**Saved entries**

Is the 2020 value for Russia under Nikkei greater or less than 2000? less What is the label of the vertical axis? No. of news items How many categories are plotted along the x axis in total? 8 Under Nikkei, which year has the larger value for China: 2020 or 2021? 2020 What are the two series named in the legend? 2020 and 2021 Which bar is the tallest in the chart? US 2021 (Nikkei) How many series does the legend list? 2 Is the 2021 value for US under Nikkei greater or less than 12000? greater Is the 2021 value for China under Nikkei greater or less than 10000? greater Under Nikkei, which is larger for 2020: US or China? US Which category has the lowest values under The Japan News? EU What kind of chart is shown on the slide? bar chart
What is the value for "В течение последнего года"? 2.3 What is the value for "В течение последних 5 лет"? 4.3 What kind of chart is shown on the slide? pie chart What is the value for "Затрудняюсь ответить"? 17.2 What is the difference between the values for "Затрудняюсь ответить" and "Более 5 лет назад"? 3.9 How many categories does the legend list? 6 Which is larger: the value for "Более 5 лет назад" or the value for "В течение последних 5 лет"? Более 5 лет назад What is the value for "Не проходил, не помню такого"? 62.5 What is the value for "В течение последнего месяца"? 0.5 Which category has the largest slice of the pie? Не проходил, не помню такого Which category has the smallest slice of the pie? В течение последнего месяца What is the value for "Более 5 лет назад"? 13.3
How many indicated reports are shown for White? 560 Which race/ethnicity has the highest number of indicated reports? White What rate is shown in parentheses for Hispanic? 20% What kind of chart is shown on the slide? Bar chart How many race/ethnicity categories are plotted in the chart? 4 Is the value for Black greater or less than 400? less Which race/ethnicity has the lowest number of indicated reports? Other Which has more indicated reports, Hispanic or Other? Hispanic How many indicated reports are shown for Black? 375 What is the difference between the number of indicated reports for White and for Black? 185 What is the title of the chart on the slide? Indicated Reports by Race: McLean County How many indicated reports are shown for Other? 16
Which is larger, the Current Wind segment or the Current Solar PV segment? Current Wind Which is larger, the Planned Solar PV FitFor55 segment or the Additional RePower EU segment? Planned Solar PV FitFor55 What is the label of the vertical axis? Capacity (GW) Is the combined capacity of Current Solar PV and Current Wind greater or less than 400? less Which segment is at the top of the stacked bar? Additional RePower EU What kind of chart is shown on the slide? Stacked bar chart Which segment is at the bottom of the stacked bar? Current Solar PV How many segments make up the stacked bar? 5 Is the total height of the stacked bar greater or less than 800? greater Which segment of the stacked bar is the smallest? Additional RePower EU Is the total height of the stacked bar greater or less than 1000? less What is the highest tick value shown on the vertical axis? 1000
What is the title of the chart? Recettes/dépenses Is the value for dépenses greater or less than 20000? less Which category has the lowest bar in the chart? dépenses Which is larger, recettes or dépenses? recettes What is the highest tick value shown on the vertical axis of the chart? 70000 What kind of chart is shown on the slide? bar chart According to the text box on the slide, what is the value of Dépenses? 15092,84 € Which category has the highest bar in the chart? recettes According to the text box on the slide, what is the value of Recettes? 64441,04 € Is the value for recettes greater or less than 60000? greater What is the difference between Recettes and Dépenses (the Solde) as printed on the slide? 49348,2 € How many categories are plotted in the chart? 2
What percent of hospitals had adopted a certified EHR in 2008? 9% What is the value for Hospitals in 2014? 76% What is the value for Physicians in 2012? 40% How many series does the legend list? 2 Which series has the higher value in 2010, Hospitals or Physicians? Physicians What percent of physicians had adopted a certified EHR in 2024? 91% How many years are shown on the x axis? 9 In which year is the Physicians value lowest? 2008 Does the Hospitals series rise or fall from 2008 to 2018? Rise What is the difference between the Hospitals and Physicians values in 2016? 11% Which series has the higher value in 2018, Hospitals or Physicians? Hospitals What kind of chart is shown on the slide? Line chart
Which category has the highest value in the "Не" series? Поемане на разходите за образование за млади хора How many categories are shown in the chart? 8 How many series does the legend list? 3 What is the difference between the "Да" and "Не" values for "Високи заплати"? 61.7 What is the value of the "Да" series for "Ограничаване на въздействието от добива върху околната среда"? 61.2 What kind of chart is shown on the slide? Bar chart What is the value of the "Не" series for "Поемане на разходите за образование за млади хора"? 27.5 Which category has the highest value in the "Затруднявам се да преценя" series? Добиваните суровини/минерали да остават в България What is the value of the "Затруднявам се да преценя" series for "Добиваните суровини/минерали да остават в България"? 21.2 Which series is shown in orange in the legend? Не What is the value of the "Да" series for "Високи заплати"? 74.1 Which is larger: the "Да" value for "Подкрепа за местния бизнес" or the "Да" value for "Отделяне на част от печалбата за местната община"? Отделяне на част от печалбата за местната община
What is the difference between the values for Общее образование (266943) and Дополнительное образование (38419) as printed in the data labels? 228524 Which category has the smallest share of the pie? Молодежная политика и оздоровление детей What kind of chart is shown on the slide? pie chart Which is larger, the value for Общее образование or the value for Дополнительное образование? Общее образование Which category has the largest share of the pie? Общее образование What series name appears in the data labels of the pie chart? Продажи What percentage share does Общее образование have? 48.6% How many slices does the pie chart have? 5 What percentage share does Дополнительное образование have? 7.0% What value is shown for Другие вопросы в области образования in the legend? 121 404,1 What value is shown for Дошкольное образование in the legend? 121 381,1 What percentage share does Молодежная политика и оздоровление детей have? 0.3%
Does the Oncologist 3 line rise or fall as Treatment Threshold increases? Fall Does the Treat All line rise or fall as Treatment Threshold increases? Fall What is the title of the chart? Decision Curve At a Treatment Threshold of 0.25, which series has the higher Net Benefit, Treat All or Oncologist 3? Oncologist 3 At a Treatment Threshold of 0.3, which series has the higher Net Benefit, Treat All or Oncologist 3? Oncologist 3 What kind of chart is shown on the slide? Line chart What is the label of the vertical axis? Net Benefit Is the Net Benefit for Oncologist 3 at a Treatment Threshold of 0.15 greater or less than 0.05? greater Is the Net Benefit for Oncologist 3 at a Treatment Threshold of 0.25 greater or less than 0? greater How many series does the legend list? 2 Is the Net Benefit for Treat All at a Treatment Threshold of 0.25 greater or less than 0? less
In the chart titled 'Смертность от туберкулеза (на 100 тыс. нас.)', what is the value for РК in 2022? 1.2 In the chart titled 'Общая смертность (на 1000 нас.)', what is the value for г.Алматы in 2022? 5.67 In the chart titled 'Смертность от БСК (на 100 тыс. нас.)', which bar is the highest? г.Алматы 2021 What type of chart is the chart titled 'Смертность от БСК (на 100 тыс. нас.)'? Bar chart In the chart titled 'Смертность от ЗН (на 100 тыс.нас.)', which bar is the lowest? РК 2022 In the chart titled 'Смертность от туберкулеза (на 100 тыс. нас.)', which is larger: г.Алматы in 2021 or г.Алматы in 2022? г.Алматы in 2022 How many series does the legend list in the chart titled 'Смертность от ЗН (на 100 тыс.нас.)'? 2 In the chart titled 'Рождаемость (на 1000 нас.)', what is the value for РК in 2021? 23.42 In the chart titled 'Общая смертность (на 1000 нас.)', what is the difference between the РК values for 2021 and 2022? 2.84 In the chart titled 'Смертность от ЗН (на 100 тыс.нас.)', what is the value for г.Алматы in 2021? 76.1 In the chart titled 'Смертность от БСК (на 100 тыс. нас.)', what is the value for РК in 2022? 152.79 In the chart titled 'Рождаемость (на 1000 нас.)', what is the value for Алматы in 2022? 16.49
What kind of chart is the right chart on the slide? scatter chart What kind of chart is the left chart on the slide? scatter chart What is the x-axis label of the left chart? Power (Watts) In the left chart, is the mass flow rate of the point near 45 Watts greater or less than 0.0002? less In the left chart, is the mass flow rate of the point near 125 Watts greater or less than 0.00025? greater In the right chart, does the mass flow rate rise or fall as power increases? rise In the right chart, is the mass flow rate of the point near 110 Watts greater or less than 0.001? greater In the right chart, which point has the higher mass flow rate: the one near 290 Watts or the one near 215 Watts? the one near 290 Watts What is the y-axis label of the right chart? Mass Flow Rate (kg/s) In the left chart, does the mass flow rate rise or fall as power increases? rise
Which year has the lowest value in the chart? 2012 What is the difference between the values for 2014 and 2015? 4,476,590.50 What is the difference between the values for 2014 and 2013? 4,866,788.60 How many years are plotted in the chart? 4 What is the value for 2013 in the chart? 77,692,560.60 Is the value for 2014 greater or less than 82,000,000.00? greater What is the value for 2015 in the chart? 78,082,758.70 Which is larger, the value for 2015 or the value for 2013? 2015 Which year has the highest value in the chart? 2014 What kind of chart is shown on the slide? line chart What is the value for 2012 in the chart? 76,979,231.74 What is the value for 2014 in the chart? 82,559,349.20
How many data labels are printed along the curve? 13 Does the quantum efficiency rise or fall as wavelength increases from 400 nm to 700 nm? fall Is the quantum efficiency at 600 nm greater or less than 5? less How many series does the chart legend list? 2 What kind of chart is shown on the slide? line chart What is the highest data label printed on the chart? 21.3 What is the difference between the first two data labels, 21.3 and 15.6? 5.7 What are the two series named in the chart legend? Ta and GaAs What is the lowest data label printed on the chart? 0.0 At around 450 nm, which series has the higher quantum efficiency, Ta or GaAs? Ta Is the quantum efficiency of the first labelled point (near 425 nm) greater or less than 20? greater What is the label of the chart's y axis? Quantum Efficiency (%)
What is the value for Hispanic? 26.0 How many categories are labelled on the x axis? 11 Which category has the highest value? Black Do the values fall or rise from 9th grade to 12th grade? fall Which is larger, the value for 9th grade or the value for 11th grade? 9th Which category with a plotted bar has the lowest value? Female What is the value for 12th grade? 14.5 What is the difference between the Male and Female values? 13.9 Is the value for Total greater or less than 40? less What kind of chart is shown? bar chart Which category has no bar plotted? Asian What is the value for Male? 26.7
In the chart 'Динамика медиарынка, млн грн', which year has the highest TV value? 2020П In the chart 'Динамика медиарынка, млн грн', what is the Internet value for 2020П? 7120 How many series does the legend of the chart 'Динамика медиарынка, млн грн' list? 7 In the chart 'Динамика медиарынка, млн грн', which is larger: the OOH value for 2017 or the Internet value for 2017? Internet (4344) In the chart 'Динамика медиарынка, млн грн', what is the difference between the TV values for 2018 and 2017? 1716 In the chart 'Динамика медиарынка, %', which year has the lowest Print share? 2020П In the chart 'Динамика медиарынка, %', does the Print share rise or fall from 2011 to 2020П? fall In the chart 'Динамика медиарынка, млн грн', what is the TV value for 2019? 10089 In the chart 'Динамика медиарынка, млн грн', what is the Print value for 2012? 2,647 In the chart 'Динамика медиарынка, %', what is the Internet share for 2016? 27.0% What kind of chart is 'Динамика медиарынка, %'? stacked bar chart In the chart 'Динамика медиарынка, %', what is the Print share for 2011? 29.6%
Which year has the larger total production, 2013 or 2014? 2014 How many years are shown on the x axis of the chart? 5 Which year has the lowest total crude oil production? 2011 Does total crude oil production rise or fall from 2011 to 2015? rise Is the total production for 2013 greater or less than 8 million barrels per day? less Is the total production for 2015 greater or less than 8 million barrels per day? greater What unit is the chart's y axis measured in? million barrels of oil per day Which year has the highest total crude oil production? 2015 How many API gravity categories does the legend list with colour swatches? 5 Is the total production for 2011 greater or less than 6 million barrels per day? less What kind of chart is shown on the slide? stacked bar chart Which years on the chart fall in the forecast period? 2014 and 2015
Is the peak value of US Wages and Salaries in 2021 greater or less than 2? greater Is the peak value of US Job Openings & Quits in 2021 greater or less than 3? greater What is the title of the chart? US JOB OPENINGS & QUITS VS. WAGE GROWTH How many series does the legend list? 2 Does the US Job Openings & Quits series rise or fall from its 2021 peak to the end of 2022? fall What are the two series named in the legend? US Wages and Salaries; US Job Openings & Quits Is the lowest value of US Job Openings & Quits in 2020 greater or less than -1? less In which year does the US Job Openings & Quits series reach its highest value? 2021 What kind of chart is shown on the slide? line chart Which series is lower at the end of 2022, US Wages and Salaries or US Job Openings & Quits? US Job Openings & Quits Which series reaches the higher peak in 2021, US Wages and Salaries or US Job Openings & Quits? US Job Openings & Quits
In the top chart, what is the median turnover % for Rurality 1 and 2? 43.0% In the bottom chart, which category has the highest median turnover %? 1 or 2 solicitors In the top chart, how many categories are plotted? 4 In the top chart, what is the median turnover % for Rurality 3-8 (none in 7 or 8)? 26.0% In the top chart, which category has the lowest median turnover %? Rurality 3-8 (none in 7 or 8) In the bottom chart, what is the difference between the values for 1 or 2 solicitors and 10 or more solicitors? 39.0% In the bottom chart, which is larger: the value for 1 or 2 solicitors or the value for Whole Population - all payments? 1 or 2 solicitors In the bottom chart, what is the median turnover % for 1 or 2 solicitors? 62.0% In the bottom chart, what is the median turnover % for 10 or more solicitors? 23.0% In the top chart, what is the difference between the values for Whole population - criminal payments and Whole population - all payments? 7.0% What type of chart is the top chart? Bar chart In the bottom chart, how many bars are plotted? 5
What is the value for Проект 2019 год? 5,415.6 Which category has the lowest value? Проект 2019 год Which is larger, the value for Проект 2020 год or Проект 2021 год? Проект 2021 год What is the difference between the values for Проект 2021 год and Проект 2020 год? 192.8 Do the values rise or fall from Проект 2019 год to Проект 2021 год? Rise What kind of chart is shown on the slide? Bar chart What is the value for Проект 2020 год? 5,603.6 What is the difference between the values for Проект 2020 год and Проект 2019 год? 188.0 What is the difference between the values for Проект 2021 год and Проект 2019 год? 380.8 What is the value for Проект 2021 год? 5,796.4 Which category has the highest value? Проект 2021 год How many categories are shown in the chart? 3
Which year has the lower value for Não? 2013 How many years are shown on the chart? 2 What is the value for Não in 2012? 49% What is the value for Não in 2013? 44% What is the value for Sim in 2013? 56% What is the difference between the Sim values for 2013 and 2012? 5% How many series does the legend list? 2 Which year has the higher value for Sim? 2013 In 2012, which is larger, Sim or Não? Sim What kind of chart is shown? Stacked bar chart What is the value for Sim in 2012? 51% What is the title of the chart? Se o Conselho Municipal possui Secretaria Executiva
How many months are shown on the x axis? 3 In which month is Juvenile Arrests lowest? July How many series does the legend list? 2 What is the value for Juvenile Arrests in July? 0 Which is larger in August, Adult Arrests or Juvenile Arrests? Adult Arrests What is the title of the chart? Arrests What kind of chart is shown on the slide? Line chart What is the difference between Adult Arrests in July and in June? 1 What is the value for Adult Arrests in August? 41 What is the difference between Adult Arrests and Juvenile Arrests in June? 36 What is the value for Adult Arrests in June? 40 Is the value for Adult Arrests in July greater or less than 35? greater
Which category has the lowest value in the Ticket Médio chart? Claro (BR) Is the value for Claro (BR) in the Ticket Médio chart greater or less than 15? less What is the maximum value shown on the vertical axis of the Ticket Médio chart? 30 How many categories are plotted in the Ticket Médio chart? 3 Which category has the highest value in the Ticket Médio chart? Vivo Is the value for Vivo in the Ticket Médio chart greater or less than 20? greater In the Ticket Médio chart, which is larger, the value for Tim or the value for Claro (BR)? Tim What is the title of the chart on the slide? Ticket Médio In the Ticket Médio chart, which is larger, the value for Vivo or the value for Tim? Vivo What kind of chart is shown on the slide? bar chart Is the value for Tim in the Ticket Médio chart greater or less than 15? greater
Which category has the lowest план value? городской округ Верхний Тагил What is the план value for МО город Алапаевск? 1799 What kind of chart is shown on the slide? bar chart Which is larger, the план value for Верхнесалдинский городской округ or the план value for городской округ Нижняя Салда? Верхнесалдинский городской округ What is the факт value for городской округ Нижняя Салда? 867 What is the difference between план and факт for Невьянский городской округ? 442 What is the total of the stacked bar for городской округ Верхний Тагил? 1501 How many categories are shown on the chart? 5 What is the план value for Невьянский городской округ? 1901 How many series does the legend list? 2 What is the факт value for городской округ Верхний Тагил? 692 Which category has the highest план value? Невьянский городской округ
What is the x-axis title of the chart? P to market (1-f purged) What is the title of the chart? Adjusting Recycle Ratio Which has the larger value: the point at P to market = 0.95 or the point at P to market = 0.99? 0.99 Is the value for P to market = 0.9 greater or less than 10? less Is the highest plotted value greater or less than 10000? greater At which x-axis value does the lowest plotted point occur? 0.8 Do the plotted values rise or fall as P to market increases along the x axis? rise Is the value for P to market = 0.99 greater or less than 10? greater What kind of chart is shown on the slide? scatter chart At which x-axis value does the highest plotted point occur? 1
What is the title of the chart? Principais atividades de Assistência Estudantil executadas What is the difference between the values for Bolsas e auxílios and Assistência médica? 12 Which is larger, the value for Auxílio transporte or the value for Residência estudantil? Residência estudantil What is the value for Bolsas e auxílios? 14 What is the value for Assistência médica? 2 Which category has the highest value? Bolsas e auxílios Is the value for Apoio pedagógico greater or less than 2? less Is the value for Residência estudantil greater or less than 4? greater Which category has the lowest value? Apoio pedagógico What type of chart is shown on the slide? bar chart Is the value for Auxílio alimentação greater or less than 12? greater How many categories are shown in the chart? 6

**ACTION ITEM**
Write out the rows word for word, starting at the first row and ending with the row that contains "2.3 What is".

**ANSWER SPACE**
Is the 2020 value for Russia under Nikkei greater or less than 2000? less What is the label of the vertical axis? No. of news items How many categories are plotted along the x axis in total? 8 Under Nikkei, which year has the larger value for China: 2020 or 2021? 2020 What are the two series named in the legend? 2020 and 2021 Which bar is the tallest in the chart? US 2021 (Nikkei) How many series does the legend list? 2 Is the 2021 value for US under Nikkei greater or less than 12000? greater Is the 2021 value for China under Nikkei greater or less than 10000? greater Under Nikkei, which is larger for 2020: US or China? US Which category has the lowest values under The Japan News? EU What kind of chart is shown on the slide? bar chart
What is the value for "В течение последнего года"? 2.3 What is the value for "В течение последних 5 лет"? 4.3 What kind of chart is shown on the slide? pie chart What is the value for "Затрудняюсь ответить"? 17.2 What is the difference between the values for "Затрудняюсь ответить" and "Более 5 лет назад"? 3.9 How many categories does the legend list? 6 Which is larger: the value for "Более 5 лет назад" or the value for "В течение последних 5 лет"? Более 5 лет назад What is the value for "Не проходил, не помню такого"? 62.5 What is the value for "В течение последнего месяца"? 0.5 Which category has the largest slice of the pie? Не проходил, не помню такого Which category has the smallest slice of the pie? В течение последнего месяца What is the value for "Более 5 лет назад"? 13.3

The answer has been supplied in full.